Records shown:
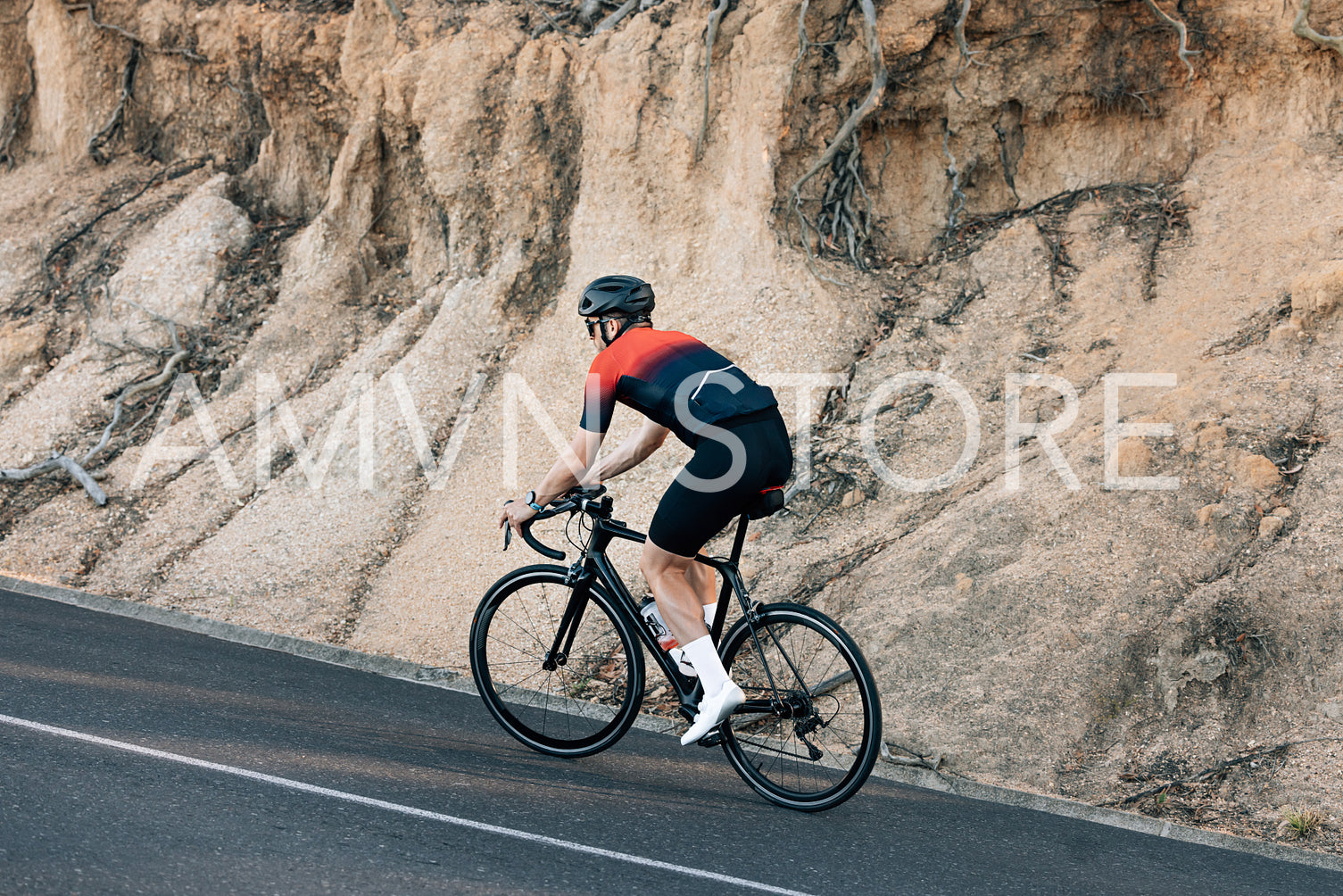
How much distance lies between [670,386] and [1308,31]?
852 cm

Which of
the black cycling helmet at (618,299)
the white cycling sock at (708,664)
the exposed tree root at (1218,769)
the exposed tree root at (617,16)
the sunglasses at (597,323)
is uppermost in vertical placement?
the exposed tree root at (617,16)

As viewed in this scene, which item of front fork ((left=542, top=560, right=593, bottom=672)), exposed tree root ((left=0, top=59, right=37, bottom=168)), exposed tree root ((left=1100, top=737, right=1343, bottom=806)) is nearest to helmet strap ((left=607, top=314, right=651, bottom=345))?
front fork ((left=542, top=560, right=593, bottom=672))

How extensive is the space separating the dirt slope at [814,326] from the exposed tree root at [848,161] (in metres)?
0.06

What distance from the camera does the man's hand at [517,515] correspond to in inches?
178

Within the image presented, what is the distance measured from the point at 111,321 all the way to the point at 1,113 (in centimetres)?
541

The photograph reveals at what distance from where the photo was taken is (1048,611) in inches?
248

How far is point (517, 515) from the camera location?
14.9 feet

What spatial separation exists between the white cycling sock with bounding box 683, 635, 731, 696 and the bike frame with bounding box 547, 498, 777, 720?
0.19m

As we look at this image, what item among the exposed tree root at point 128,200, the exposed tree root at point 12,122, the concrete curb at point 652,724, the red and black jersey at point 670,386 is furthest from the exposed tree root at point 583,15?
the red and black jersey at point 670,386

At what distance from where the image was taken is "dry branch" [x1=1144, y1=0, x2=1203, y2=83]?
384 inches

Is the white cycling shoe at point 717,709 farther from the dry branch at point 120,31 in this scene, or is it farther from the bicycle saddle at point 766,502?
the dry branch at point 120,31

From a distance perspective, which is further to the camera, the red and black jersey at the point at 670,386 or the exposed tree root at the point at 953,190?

Work instructions: Using the records above, please retype only the run of lines from the line holding "How extensive is" through the last line, both ends included.

Task answer:
How extensive is the space separating the dirt slope at [814,326] from the exposed tree root at [848,161] (in metres)?
0.06

What distance from the camera does the man's hand at [517,515] correspond to in inches?
178

Within the image presented, what is the distance measured from the point at 111,321 all the way to the point at 1,113 (in centimetres)?
541

The photograph reveals at what distance from where the photo was taken is (1048,611) in inches?
248

How far is point (517, 515) from the camera location?
14.9 feet

What spatial separation exists between the white cycling sock with bounding box 683, 635, 731, 696 and the bike frame with bounding box 547, 498, 777, 720?
0.19m

As we look at this image, what item among the exposed tree root at point 128,200, the exposed tree root at point 12,122, the concrete curb at point 652,724, the red and black jersey at point 670,386 is furthest from the exposed tree root at point 583,15?
the red and black jersey at point 670,386

At what distance from where the image was taken is "dry branch" [x1=1144, y1=0, x2=1203, y2=83]?
384 inches

Is the white cycling shoe at point 717,709 farther from the dry branch at point 120,31 in this scene, or is it farther from the bicycle saddle at point 766,502?
the dry branch at point 120,31

From a distance perspective, which is further to the camera, the red and black jersey at the point at 670,386 or the exposed tree root at the point at 953,190?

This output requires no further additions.